_Extracted records_.

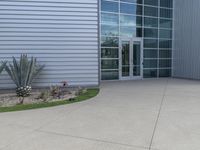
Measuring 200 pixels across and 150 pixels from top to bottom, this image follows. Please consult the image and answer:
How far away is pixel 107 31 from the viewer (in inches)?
591

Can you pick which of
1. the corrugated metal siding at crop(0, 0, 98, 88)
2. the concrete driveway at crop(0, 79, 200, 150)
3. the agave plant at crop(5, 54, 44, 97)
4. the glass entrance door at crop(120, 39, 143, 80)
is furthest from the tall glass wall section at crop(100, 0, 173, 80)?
the concrete driveway at crop(0, 79, 200, 150)

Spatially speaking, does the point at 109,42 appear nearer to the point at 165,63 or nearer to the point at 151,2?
the point at 151,2

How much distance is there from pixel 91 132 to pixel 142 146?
46.8 inches

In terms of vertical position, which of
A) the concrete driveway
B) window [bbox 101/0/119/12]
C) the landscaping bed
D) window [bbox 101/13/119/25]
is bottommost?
the concrete driveway

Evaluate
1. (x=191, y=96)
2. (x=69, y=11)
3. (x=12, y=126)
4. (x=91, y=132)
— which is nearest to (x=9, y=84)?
(x=69, y=11)

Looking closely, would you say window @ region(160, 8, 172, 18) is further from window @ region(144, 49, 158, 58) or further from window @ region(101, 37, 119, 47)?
window @ region(101, 37, 119, 47)

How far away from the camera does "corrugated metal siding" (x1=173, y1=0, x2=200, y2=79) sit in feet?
50.7

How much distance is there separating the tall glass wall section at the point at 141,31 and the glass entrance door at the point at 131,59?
371mm

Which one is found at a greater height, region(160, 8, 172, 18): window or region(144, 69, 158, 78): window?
region(160, 8, 172, 18): window

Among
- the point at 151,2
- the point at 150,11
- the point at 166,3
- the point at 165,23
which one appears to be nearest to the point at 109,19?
Result: the point at 150,11

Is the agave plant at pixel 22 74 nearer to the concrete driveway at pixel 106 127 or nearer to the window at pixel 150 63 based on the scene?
the concrete driveway at pixel 106 127

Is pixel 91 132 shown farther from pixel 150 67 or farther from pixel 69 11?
pixel 150 67

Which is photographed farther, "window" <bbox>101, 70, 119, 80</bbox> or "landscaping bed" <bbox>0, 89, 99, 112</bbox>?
"window" <bbox>101, 70, 119, 80</bbox>

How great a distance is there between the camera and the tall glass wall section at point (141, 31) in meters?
15.0
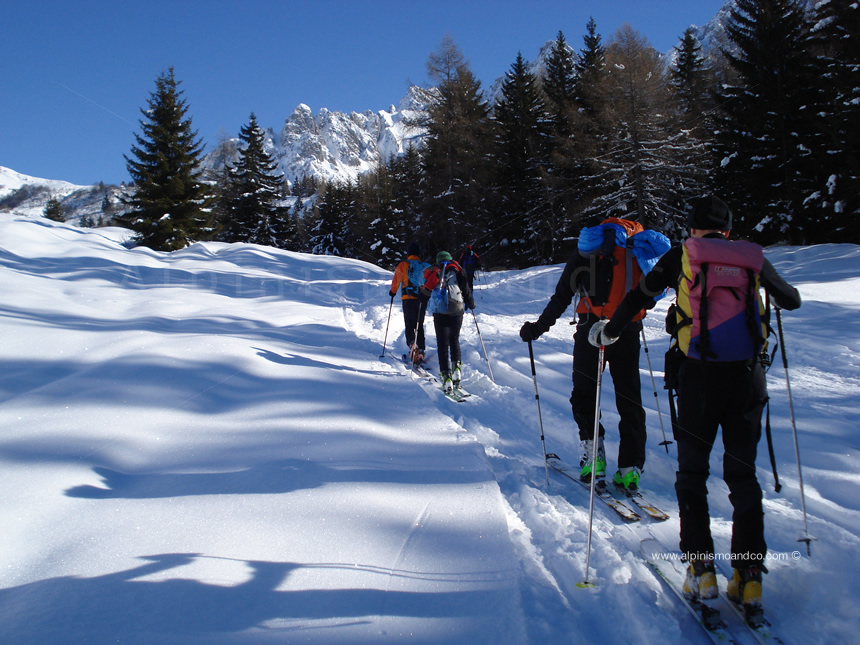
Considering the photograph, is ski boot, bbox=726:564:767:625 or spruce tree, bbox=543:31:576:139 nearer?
ski boot, bbox=726:564:767:625

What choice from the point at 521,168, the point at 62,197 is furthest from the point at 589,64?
the point at 62,197

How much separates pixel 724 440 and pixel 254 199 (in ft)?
127

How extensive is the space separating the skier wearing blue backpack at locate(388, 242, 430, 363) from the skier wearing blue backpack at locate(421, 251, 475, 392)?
4.34 ft

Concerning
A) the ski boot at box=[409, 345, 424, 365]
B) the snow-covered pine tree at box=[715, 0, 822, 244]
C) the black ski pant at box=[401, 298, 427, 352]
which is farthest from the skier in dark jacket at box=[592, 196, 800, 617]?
the snow-covered pine tree at box=[715, 0, 822, 244]

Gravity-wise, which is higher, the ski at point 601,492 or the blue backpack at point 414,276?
the blue backpack at point 414,276

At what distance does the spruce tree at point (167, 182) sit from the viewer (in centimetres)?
2461

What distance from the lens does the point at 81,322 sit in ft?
21.3

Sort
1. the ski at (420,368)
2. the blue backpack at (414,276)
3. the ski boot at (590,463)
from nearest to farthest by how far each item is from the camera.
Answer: the ski boot at (590,463) → the ski at (420,368) → the blue backpack at (414,276)

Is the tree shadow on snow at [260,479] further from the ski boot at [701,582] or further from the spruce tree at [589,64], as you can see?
the spruce tree at [589,64]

_Stated goal_. Copy the material above word for word, starting at its first line and going through the line that contains "Result: the point at 150,11", with that line included. Leave the pictures out of your copy.

_Result for this task_.
Measuring 200 pixels across and 150 pixels from top to bottom, this image follows. Please consult the image and answer:
How far away is pixel 107 31 from the viewer (in inches)?
591

Can you pick which of
1. the corrugated metal siding at crop(0, 0, 98, 88)
2. the concrete driveway at crop(0, 79, 200, 150)
3. the agave plant at crop(5, 54, 44, 97)
4. the glass entrance door at crop(120, 39, 143, 80)
is furthest from the tall glass wall section at crop(100, 0, 173, 80)?
the concrete driveway at crop(0, 79, 200, 150)

Spatially speaking, does the point at 109,42 appear nearer to the point at 165,63 or nearer to the point at 151,2?
the point at 151,2

How much distance is there from pixel 91 132 to pixel 142 146?
46.8 inches

In terms of vertical position, which of
A) the concrete driveway
B) window [bbox 101/0/119/12]
C) the landscaping bed
D) window [bbox 101/13/119/25]
is bottommost?
the concrete driveway

Evaluate
1. (x=191, y=96)
2. (x=69, y=11)
3. (x=12, y=126)
4. (x=91, y=132)
— which is nearest to (x=9, y=84)?
(x=69, y=11)

Looking closely, would you say window @ region(160, 8, 172, 18) is further from window @ region(144, 49, 158, 58) or further from window @ region(101, 37, 119, 47)?
window @ region(101, 37, 119, 47)

How far away from the camera does "corrugated metal siding" (x1=173, y1=0, x2=200, y2=79) sit in feet?
50.7

How much distance is there separating the tall glass wall section at the point at 141,31 and the glass entrance door at the point at 131,59?
371mm

Which one is found at a greater height, region(160, 8, 172, 18): window or region(144, 69, 158, 78): window?
region(160, 8, 172, 18): window

Among
- the point at 151,2
- the point at 150,11
- the point at 166,3
- the point at 165,23
which one appears to be nearest to the point at 109,19?
Result: the point at 150,11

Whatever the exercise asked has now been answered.